_Short exercise_
Turn the items, from the line containing "Is (103,561) nearer" up to and including the last line of the items, into a JSON list of strings with one string per line. Skip blank lines and leave the pictures out.

_Material_
>> start

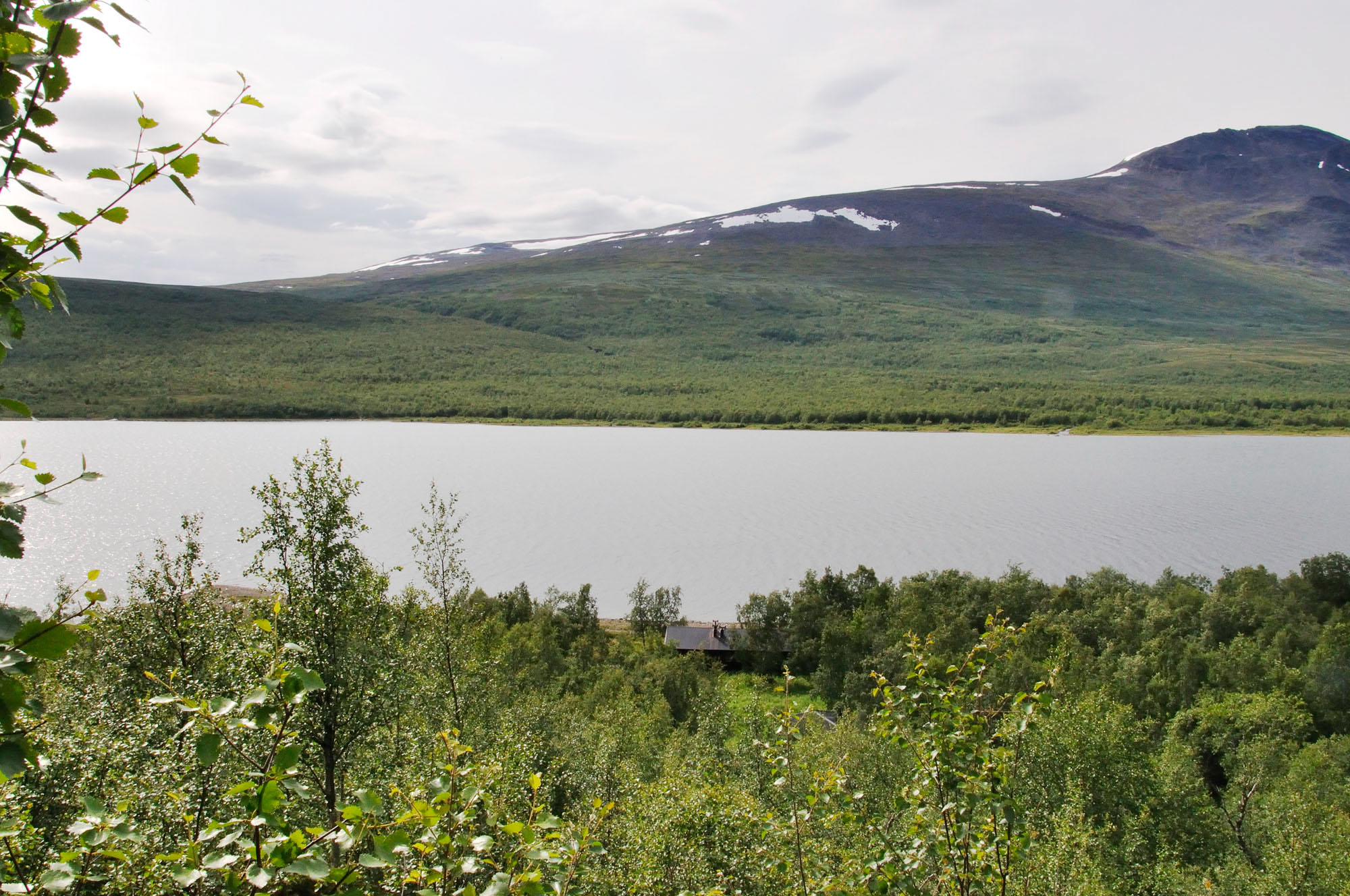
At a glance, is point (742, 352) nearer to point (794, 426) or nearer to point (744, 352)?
point (744, 352)

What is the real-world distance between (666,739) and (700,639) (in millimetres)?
14523

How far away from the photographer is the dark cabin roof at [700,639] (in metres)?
42.9

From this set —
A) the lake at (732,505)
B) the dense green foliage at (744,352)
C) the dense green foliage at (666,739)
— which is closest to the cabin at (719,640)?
the dense green foliage at (666,739)

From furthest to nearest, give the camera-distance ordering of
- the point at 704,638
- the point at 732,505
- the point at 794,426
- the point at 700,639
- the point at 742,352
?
the point at 742,352, the point at 794,426, the point at 732,505, the point at 704,638, the point at 700,639

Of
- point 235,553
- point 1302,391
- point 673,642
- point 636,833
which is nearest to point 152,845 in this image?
point 636,833

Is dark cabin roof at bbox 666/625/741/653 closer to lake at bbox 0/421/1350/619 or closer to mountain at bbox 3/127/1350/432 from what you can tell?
lake at bbox 0/421/1350/619

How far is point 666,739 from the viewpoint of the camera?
28984mm

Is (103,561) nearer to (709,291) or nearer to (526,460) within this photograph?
(526,460)

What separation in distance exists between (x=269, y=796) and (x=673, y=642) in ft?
135

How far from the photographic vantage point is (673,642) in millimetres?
42344

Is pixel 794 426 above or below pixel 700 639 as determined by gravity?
above

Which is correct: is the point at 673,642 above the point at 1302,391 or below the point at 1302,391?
below

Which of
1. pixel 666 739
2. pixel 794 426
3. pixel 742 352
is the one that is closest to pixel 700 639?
pixel 666 739

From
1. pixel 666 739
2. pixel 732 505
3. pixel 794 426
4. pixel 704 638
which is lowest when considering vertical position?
pixel 704 638
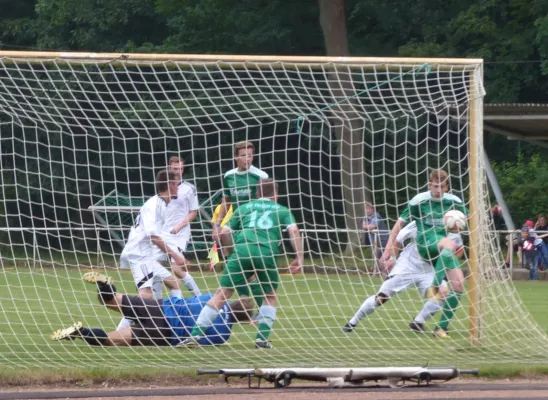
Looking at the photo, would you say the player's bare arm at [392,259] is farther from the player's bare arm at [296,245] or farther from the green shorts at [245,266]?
the green shorts at [245,266]

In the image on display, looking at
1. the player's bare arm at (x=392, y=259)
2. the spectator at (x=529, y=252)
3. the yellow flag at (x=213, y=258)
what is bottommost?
the spectator at (x=529, y=252)

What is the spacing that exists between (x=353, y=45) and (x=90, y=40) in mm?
8043

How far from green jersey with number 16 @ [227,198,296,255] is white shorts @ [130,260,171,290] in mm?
1491

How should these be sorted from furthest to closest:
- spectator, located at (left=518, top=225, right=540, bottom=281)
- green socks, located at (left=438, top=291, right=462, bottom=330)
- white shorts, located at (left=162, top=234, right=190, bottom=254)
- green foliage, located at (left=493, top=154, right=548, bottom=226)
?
green foliage, located at (left=493, top=154, right=548, bottom=226) < spectator, located at (left=518, top=225, right=540, bottom=281) < white shorts, located at (left=162, top=234, right=190, bottom=254) < green socks, located at (left=438, top=291, right=462, bottom=330)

>> end

_Problem solution_
[
  "Is (103,561) nearer to (709,291) or nearer to (526,460) within this photograph?",
  "(526,460)",
  "What separation in distance exists between (x=269, y=796) and (x=673, y=642) in ft?",
  "135",
  "How far from the photographic vantage point is (673,642) in millimetres?",
  "42344",
  "Is pixel 794 426 above or below pixel 700 639 as determined by gravity?",
  "above",
  "Which is correct: is the point at 673,642 above the point at 1302,391 or below the point at 1302,391?",
  "below",
  "Which of",
  "1. pixel 666 739",
  "2. pixel 794 426",
  "3. pixel 742 352",
  "is the one that is closest to pixel 700 639?",
  "pixel 666 739",
  "From",
  "1. pixel 666 739",
  "2. pixel 732 505",
  "3. pixel 794 426",
  "4. pixel 704 638",
  "which is lowest when considering vertical position?",
  "pixel 704 638",
  "Looking at the photo, would you say the player's bare arm at [392,259] is farther from the player's bare arm at [296,245] or farther from the green shorts at [245,266]?",
  "the green shorts at [245,266]",
  "In the image on display, looking at",
  "1. the player's bare arm at (x=392, y=259)",
  "2. the spectator at (x=529, y=252)",
  "3. the yellow flag at (x=213, y=258)",
  "what is bottommost?",
  "the spectator at (x=529, y=252)",
  "What is the spacing that exists between (x=353, y=45) and (x=90, y=40) in mm?",
  "8043",
  "How far from green jersey with number 16 @ [227,198,296,255] is white shorts @ [130,260,171,290] in mm?",
  "1491",
  "How should these be sorted from furthest to closest:",
  "- spectator, located at (left=518, top=225, right=540, bottom=281)",
  "- green socks, located at (left=438, top=291, right=462, bottom=330)",
  "- white shorts, located at (left=162, top=234, right=190, bottom=254)",
  "- green foliage, located at (left=493, top=154, right=548, bottom=226)",
  "?",
  "green foliage, located at (left=493, top=154, right=548, bottom=226) < spectator, located at (left=518, top=225, right=540, bottom=281) < white shorts, located at (left=162, top=234, right=190, bottom=254) < green socks, located at (left=438, top=291, right=462, bottom=330)"
]